Twitter Inc: Earnings Turn Into a Lousy Anniversary for TWTR


Nearly a year ago, Twitter Inc (TWTR) stock hit the public markets, surging 72% on its first day of trading came public, and within a couple of months, it hit all-time highs of $74.

Twitter stock TWTRWell, TWTR isn’t going to see those numbers again anytime soon. Certainly not after Twitter’s third-quarter earnings report.

TWTR shares are off roughly 10% in aftermarket trading Monday following what appeared to be solid earnings. Revenues more than doubled to $361 million, with mobile ads accounting for about 85% of the total. Twitter also saw lots of strength in foreign markets, with revenues up 176% to $121 million.

Twitter even posted a profit of 1 cent per share — not bad compared to the year-ago period’s 48 cents per share.

But it wasn’t enough to enthuse Wall Street.

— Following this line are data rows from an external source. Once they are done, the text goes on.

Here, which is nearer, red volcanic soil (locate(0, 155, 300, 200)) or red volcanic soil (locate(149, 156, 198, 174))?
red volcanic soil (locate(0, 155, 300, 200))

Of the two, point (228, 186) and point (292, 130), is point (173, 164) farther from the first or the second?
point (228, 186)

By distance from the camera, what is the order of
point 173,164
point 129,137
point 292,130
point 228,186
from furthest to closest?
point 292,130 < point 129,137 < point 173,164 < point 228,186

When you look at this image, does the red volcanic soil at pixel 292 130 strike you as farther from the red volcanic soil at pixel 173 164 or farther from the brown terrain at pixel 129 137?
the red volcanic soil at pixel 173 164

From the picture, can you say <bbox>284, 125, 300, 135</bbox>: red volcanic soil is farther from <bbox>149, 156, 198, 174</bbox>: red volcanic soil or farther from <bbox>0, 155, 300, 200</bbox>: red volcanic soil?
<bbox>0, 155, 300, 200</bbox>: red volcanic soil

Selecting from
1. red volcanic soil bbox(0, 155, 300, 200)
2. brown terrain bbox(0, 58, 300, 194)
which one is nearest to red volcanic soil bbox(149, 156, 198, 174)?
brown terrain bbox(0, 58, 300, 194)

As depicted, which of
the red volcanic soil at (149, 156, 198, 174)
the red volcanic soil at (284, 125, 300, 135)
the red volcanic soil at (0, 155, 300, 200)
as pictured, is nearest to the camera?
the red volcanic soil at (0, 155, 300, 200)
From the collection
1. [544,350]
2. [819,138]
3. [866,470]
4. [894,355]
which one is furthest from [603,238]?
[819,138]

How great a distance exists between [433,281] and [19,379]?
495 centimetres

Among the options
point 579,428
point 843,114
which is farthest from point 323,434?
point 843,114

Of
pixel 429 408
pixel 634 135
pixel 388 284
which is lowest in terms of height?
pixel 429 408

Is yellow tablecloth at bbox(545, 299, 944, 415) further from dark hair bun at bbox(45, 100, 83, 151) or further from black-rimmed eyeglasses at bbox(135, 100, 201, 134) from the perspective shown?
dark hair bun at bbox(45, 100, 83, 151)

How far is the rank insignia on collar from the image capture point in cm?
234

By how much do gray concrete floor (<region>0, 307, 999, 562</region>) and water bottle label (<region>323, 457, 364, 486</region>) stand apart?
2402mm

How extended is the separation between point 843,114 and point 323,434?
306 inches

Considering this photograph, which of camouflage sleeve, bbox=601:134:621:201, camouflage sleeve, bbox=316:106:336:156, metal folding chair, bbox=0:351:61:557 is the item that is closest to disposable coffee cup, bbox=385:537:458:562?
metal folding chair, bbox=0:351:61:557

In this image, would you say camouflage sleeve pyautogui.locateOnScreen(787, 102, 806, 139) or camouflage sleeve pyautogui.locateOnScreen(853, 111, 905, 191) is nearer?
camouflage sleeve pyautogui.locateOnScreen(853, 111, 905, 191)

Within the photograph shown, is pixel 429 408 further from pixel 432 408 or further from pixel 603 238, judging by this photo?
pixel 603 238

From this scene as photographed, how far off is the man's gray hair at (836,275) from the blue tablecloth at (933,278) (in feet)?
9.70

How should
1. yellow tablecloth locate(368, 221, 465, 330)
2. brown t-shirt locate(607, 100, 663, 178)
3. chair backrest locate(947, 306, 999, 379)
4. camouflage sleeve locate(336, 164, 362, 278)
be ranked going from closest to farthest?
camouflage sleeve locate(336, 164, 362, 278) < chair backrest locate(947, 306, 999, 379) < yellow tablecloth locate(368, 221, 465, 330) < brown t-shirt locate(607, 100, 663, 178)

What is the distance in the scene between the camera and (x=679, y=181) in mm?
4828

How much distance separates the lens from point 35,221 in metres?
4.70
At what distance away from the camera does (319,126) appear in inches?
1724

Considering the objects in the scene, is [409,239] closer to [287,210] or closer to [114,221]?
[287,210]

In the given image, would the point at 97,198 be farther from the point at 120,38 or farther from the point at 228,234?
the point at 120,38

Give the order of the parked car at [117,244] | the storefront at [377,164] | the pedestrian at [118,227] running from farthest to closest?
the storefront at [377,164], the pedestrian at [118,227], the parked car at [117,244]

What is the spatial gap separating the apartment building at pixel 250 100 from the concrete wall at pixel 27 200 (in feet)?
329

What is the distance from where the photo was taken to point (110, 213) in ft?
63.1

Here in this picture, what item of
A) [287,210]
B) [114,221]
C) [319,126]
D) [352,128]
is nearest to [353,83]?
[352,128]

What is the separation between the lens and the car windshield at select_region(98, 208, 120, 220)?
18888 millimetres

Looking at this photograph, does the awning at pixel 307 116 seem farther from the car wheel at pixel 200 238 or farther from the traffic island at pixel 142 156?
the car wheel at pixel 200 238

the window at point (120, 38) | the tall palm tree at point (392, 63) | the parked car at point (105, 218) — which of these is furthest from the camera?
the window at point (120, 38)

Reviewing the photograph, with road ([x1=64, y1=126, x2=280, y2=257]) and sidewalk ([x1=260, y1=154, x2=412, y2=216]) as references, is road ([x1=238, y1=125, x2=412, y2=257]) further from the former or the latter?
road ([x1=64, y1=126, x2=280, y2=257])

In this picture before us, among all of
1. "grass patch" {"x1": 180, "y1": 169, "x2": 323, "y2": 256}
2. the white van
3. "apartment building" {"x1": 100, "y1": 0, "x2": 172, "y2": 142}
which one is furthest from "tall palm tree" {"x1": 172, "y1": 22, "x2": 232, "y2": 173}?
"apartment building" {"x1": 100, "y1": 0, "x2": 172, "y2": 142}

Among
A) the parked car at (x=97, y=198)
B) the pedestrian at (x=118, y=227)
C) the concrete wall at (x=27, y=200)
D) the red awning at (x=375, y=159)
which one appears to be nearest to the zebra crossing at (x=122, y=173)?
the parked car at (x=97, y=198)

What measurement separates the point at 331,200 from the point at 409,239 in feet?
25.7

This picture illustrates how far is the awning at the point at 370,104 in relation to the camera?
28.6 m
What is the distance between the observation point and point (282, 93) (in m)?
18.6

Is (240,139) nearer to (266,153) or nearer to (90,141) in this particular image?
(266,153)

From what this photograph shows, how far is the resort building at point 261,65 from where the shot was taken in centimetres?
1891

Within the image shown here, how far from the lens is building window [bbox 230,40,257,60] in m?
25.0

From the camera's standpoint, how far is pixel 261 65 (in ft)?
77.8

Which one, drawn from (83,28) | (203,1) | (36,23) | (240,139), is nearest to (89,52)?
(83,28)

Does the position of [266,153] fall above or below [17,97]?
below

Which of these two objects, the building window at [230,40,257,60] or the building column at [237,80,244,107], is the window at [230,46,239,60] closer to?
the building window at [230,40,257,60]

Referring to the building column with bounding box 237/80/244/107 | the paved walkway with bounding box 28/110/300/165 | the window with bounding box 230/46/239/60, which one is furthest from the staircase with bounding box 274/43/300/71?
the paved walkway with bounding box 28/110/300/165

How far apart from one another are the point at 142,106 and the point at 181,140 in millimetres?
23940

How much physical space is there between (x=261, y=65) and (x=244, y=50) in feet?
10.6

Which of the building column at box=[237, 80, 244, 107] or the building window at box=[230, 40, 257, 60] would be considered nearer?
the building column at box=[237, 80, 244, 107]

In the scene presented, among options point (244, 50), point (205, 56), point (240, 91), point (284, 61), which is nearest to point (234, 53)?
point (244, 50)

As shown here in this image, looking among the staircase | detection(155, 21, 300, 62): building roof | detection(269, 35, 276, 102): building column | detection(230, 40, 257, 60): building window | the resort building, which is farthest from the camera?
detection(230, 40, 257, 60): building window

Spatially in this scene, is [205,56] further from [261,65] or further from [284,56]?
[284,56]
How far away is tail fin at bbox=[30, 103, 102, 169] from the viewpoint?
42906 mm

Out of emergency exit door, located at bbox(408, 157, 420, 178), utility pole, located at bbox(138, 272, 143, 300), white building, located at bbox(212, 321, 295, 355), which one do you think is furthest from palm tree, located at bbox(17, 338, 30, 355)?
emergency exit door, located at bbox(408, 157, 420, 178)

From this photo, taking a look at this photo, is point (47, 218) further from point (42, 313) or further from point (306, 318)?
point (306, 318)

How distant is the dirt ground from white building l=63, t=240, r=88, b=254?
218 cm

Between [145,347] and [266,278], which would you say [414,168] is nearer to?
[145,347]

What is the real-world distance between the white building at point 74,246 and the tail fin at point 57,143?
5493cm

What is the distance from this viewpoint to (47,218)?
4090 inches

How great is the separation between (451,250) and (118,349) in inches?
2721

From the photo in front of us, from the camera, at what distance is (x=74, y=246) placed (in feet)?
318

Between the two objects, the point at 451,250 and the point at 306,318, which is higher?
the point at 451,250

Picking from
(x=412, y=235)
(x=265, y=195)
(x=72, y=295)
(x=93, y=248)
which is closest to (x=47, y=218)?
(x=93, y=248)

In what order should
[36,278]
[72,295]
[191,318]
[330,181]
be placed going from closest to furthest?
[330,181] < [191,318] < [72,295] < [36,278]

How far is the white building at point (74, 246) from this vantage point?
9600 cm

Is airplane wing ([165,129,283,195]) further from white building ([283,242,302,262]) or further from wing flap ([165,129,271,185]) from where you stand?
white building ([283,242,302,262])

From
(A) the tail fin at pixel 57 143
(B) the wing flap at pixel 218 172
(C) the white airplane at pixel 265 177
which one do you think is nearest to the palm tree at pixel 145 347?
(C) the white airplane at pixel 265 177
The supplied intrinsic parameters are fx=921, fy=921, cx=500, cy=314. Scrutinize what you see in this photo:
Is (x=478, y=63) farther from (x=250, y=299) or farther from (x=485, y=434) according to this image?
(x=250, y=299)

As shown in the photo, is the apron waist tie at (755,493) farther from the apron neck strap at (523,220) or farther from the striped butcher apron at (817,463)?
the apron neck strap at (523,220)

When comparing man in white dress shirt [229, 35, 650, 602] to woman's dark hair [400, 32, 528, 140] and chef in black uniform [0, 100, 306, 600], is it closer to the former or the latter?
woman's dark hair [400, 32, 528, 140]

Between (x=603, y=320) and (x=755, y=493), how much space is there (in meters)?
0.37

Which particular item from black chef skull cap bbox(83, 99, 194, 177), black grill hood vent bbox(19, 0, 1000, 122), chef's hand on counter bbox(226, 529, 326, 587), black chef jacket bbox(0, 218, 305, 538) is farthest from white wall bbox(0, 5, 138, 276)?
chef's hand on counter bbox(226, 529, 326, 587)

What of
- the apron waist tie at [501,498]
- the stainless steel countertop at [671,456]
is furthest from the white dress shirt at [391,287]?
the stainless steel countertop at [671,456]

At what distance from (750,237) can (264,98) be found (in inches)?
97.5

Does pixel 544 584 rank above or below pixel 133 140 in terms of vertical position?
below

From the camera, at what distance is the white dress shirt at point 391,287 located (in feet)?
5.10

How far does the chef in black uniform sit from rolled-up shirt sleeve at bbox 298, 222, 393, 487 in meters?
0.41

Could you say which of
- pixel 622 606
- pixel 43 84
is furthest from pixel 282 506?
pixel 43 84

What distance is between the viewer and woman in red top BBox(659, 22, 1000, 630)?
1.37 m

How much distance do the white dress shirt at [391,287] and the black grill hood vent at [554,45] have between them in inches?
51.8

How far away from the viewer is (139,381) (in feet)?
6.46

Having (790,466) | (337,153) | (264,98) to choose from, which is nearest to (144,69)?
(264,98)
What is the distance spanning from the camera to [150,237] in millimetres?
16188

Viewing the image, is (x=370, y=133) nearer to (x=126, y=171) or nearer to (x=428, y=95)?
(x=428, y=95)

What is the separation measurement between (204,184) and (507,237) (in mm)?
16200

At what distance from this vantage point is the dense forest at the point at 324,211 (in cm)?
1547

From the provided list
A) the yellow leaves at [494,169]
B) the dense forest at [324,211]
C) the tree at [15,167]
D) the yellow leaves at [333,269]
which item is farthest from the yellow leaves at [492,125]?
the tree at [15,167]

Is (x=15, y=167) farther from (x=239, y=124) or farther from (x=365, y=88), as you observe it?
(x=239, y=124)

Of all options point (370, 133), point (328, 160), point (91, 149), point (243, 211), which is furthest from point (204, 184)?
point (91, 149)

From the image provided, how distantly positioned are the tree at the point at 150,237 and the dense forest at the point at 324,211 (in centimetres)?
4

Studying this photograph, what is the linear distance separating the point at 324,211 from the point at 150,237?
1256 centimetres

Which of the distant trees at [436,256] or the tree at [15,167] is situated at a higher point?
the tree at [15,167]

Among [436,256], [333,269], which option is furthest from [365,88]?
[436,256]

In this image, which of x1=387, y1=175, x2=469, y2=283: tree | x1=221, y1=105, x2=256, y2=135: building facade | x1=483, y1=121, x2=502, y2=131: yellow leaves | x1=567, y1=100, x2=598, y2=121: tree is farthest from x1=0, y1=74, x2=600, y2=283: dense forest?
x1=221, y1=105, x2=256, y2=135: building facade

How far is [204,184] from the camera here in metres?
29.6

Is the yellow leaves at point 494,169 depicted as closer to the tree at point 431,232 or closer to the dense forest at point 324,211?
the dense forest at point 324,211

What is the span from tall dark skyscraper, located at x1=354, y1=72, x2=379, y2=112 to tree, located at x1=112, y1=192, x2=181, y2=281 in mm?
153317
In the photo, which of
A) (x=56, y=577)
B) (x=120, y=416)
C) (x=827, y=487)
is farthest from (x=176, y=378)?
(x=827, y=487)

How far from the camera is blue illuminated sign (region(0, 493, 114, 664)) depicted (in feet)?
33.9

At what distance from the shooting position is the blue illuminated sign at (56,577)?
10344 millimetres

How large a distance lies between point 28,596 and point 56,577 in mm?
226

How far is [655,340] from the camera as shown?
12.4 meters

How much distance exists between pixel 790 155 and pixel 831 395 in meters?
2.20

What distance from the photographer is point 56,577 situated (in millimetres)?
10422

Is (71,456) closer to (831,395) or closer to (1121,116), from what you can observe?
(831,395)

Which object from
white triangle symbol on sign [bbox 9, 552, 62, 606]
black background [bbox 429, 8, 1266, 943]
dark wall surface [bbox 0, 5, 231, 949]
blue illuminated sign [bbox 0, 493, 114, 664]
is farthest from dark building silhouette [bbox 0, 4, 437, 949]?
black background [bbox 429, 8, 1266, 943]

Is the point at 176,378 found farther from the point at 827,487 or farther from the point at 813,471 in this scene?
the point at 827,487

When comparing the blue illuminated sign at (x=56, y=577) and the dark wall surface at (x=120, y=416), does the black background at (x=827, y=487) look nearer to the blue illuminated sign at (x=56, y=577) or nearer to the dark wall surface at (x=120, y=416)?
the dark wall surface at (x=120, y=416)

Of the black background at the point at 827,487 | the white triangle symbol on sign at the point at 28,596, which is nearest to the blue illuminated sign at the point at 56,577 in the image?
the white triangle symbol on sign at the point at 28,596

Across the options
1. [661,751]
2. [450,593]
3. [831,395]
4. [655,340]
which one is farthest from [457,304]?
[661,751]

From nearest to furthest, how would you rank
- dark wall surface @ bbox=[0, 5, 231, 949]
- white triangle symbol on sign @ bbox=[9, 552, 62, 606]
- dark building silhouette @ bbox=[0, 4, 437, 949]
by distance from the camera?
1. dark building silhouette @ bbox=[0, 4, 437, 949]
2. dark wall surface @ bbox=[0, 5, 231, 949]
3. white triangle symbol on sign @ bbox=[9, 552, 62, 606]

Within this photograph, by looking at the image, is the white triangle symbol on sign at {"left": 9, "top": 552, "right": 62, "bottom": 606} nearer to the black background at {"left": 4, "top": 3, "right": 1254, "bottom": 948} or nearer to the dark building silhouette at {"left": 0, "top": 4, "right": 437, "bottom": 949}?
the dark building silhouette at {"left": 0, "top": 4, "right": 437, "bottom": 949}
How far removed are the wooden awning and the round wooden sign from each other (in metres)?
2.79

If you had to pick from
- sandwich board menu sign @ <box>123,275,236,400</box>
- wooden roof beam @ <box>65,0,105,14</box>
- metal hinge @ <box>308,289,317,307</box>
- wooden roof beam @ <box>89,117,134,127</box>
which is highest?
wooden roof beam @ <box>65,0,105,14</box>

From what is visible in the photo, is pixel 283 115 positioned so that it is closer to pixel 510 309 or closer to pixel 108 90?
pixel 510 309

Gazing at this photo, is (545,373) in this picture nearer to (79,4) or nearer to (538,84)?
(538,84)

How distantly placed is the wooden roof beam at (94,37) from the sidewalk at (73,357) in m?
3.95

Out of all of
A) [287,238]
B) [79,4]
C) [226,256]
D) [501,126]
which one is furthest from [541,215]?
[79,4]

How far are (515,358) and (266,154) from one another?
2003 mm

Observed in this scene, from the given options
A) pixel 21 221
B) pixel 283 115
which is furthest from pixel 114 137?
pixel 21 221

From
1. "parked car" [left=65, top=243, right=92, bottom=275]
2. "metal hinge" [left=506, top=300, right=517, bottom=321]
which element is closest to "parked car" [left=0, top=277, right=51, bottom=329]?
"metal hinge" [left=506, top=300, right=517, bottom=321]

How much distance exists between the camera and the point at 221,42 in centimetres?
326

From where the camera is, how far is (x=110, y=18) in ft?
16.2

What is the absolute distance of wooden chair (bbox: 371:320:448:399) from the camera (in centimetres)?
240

That 1 cent per share in earnings merely met the consensus estimate, and while revenues beat the Street, it was only by about $10 million.

Moreover, guidance wasn’t any better, merely landing in range with expectations. Q4 revenues are forecast to hit a range of $440 million to $450 million, with analysts expecting revs of $448 million, so on the high end.

User growth of 23% (to 284 million) was strong, too, but this fell shy of an expected 288 million — and it’s questionable growth, as some of it may have come on a once-every-four-years bump from the World Cup … not efforts to improve the sign-up process or adding features.

It’s true that TWTR has been working hard to find ways to monetize its platform. During the quarter, the company launched ad formats for mobile app installs and videos. Such categories are seeing tremendous growth — something that also has shown up in the results of Facebook (FB) and Google (GOOG). Twitter also is experimenting with mobile commerce and streaming of music.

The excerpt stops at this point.